Damn so I found out by my eye doctor that apparently only very few companies make my prescription :/ My contacts are around 180 dollar per pack of 6 lenses PER EYE. :/ he said they colored are out of the question :/ that they just don't make them :/


----------



## Kellan Meig'h (Jul 21, 2012)

You know, take your prescription and ask 9MM FX for a quote. I'll bet they aren't as expensive as your optometrist is quoting. I was told the same thing but guess what? 9MM FX will make them, and not at an obscene cost, either. I'll bet your eye doctor was waiting for you to order through him, so he could make a buck.

By the way, I buy my contacts on the internet. Not quite $90 USD for a 12 pack extended wear.


----------



## Zenia (Jul 21, 2012)

Optometrists mark up prices like... a few hundred percent. For example, my glasses... I got the cheapest no-name frame and medium thickness lenses with a coating on them, they cost $500. I got a spare pair of glasses at clearlycontacts.ca for $60.

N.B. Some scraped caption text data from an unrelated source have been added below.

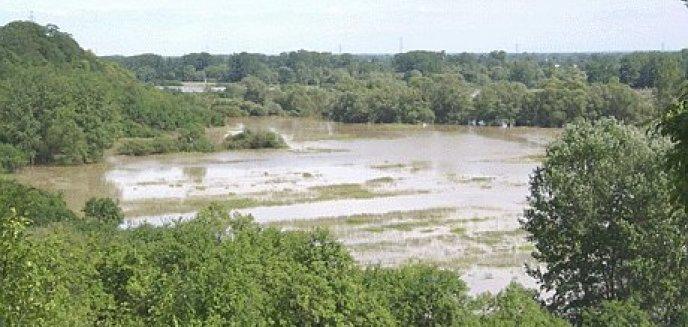 Artykuł: Olsztyn pomaga powodzianom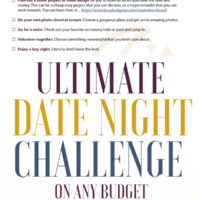 Cheap Date Night Ideas: Free Printable Challenge.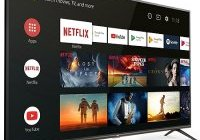 Deal TV TCL 55EP640, 4K UHD et Android TV à 399€99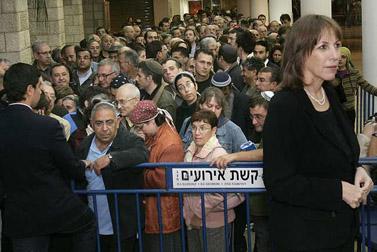 תור בקלפי לליכוד, אתמול בירושלים (צילום: אוליביה פיטוסי)
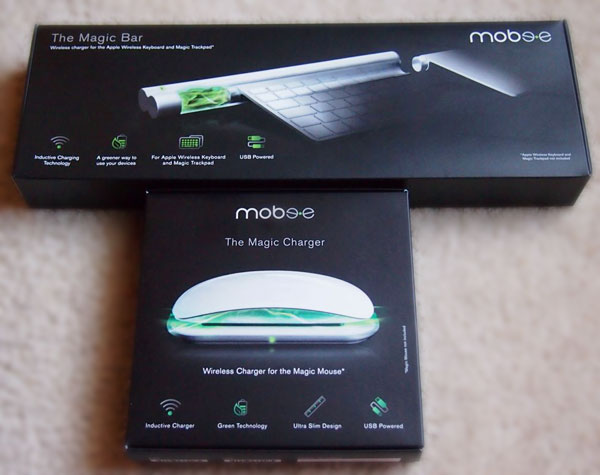 Mobee Does Magic With Your Magic Mouse, Apple Keyboard & Trackpad
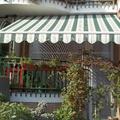 Tende da sole e tende veranda Torino Chieri www.mftendedasoletorino.it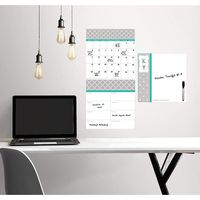 Wallpops Pimlico Dry Erase Combo Wall Decal with Monogram, Multi Color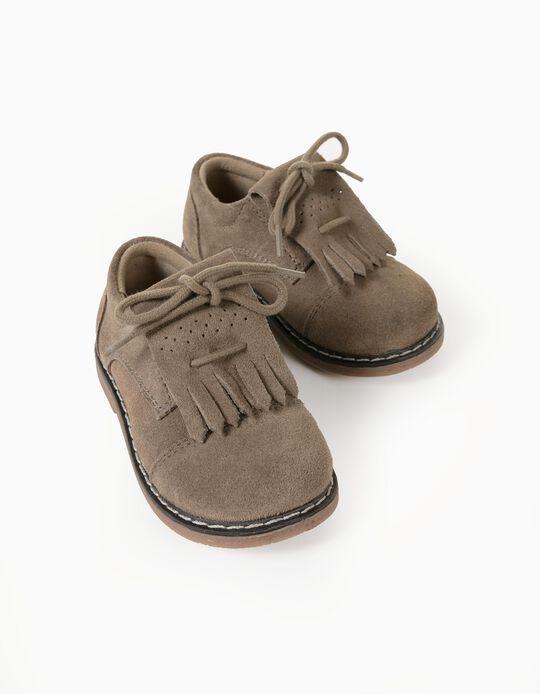 Sapatos Pele Camurça para Bebé Menino, Bege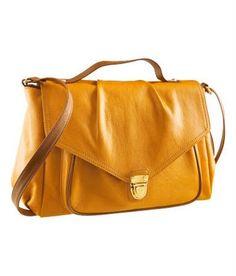 Mustard Yellow purse from H&M H&m Bags, Purses And Bags, Vegan Purses, Yellow Purses, Style Challenge, H&m Online, Messenger Bag, Satchel, Shoe Bag
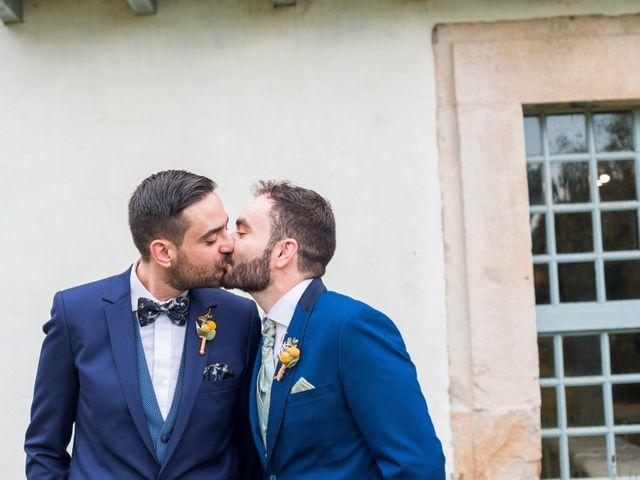 La boda de Joselu y Gonzalo en Mungia, Vizcaya 16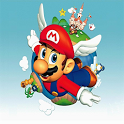 العاب ماريو icon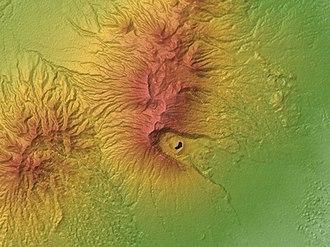 Galunggung - Relief Map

I just got a pack of contacts (6 lenses, each one can be worn for a month) from the same website for $15. My eyes are practically the same, the axis is oriented a little differently in each one (092 compared to 175) but since that was not needed to input into the website form, it should be ok. I just intend to wear them when I go swimming anyway, 'cause I hate swimming with glasses on and I can't wear a mask with glasses on.


----------